The Swedish system was marked by cooperation between power companies from the very early days. This enabled the companies to optimise power generation, and produce electricity in the locations where it was cheapest. This collaboration was expanded in the 1970s to cover the entire Nordic region.
Coordination is a concept closely linked to another concept, 'the Swedish system'. This has characterised the Swedish power industry since the 1920s. The background is that, ever since Vattenfall was founded in 1909, private, municipal and state players have all managed the production, distribution and sale of electricity.
The power companies that built power stations along the Swedish rivers, also built their own grids to transmit the power. As late as the early 1930s there were 15 relatively independent regional grids. It was certainly the case that some grids were connected, but it was only in the late 1930s that a more national approach to transmission grid development was adopted. By then it was also more efficient to coordinate the facilities of different companies.
During the Second World War, power producers were more or less forced to cooperate to safeguard the country's electrical power supply. Together they formed Centrala Driftledningen, CDL (Central Operational Management). The experience was positive and CDL continued to operate even after the war ended in 1945, including on the establishment of operational plans for the whole country and monitoring the power exchange. In 1949, Vattenfall summed up the situation as follows 'coordination in Sweden is probably currently the most complete of any country in the world'.
In order to further improve coordination, a Coordination Agreement between the eleven largest power companies, the so-called 'power club', was drawn up in 1964. It consisted of more long-term agreements on power exchange and production optimisation by continuous trading during the operating phase to ensure the country's cheapest production resources were fully exploited. If a power company had to produce power for its customers for 25 öre/kWh, and another company had spare capacity costing 15 öre/kWh, the cheaper facility was used and the profit shared. Something that benefited both parties.
As the Nordic countries have widely differing requirements for electricity generation, there was interest in coordinating resources from early on. Norway and Sweden have plenty of hydropower, while coal power has had a prominent role in Denmark and Finland has hydropower, fossil fuels and biofuels. In 1963 Nordel was formed, an organisation for planning expansion and operation of the Nordic power system.
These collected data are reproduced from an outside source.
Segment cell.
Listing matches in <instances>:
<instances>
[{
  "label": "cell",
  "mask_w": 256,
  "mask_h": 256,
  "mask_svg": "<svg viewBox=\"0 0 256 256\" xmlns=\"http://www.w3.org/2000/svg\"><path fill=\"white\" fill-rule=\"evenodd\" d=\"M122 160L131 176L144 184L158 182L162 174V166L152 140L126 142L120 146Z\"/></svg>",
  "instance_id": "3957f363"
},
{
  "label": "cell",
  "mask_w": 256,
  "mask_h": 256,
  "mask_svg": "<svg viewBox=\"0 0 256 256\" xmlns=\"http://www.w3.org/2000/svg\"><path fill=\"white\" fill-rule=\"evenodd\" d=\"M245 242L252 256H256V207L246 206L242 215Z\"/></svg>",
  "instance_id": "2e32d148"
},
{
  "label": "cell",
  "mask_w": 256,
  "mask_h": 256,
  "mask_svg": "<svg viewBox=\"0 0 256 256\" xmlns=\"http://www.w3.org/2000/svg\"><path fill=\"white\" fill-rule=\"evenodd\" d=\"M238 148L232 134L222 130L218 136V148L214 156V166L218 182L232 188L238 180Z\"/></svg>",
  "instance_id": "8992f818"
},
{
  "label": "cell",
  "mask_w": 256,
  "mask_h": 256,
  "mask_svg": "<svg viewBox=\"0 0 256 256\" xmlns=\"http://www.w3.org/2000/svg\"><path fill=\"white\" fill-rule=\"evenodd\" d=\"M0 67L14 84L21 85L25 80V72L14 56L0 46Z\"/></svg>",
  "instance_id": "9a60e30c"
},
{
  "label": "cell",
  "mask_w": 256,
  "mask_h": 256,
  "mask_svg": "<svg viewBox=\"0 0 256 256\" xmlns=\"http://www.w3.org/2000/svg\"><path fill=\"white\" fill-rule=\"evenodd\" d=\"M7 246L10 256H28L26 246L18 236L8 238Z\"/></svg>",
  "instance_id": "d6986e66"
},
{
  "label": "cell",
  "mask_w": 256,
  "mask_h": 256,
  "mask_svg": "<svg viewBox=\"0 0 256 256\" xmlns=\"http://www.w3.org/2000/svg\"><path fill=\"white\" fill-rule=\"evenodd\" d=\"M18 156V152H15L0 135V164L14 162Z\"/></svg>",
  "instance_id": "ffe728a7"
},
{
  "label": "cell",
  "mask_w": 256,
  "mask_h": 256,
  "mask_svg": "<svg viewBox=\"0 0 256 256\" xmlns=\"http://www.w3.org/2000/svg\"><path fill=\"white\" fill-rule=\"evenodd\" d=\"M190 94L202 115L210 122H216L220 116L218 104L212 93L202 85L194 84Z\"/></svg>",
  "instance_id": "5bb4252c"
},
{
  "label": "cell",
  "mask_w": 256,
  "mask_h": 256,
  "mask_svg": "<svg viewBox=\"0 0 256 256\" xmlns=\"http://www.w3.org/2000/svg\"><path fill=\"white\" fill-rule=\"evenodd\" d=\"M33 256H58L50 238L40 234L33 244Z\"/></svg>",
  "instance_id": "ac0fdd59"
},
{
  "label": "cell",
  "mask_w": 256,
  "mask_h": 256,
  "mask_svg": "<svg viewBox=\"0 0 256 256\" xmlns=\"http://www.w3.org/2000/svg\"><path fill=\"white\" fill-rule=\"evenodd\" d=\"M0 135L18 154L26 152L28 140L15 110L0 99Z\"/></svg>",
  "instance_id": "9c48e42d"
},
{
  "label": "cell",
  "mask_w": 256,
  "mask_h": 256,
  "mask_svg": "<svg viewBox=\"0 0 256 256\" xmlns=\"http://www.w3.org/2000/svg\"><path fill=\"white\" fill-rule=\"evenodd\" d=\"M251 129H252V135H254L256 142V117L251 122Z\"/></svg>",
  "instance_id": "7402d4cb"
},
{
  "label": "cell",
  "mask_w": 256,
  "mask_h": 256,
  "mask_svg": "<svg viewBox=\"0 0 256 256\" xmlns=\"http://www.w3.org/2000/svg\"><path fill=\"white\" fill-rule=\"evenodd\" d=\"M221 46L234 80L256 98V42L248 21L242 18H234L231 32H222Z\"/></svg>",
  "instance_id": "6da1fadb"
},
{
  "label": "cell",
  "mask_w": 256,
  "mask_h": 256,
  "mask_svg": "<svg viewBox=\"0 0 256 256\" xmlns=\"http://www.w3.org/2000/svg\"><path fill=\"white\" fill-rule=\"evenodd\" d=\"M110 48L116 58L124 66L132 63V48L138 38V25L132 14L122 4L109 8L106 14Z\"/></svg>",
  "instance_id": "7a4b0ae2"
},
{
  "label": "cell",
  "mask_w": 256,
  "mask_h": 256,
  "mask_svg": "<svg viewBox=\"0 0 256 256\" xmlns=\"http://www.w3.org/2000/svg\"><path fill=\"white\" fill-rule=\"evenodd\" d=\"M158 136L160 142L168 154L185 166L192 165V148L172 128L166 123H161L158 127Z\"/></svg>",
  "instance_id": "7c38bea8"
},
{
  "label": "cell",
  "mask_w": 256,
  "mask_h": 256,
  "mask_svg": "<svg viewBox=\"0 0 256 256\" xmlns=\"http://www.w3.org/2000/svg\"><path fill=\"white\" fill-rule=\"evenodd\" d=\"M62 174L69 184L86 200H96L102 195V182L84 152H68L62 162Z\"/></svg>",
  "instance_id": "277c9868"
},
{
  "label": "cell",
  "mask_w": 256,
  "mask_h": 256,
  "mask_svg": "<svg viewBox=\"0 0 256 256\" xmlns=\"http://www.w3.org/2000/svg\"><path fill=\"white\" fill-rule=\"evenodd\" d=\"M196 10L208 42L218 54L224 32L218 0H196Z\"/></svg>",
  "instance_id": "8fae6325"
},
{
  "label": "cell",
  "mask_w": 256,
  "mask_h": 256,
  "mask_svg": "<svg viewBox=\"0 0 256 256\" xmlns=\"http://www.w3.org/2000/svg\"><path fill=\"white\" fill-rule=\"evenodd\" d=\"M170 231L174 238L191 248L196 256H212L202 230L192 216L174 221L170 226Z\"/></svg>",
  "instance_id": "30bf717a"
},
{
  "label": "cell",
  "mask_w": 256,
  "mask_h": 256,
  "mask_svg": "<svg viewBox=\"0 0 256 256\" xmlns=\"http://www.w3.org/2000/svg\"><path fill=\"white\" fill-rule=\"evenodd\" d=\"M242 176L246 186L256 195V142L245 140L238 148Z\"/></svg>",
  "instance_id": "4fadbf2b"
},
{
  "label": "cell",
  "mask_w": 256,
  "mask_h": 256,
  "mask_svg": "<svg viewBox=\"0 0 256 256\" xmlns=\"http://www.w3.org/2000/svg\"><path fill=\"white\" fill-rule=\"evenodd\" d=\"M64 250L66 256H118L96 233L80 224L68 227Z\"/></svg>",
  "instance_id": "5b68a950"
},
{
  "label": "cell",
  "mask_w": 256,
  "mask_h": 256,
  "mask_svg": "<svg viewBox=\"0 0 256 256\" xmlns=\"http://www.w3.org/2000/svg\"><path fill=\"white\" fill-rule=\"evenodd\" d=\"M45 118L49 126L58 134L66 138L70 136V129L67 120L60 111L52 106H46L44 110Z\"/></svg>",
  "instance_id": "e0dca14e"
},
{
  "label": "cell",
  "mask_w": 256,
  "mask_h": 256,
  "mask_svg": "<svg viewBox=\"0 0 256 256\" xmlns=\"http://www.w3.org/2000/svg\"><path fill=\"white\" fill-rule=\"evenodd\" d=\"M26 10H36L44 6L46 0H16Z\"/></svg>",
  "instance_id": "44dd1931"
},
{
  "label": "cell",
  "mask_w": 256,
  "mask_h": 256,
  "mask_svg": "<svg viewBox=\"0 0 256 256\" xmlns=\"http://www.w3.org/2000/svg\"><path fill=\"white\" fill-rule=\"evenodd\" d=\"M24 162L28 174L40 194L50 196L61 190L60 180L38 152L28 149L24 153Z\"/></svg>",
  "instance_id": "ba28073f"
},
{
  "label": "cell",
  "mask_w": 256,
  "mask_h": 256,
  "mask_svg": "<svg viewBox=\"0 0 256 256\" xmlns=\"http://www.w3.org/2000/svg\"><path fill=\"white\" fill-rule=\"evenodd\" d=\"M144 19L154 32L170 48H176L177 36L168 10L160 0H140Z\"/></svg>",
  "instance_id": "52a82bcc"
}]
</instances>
The Swedish way of coordinating the production was extended to all the Nordic countries in the early 1970s.
When the issue of a deregulated electricity market became relevant in the early 1990s, the power industry was initially hostile. The largest power producers, including Vattenfall, were firm opponents of the establishment of an electricity exchange and the replacement of efficient production optimisation. The power producers argued that costs would increase by SEK 1 billion per year if production optimisation was abandoned for a deregulated market with an power exchange. But in 1994 the Swedish Competition Authority concluded that this production optimisation contravened the new Competition Act. This made it difficult for the power producers to maintain their coordination agreements.
But once deregulation became a fact on 1 January 1996, the experience from coordination activities helped the process run more smoothly. The players in the Nordic countries were already well acquainted with one another, and had confidence in each other. Thus the process of connecting all power producers to a common power market, NordPool, went relatively quickly.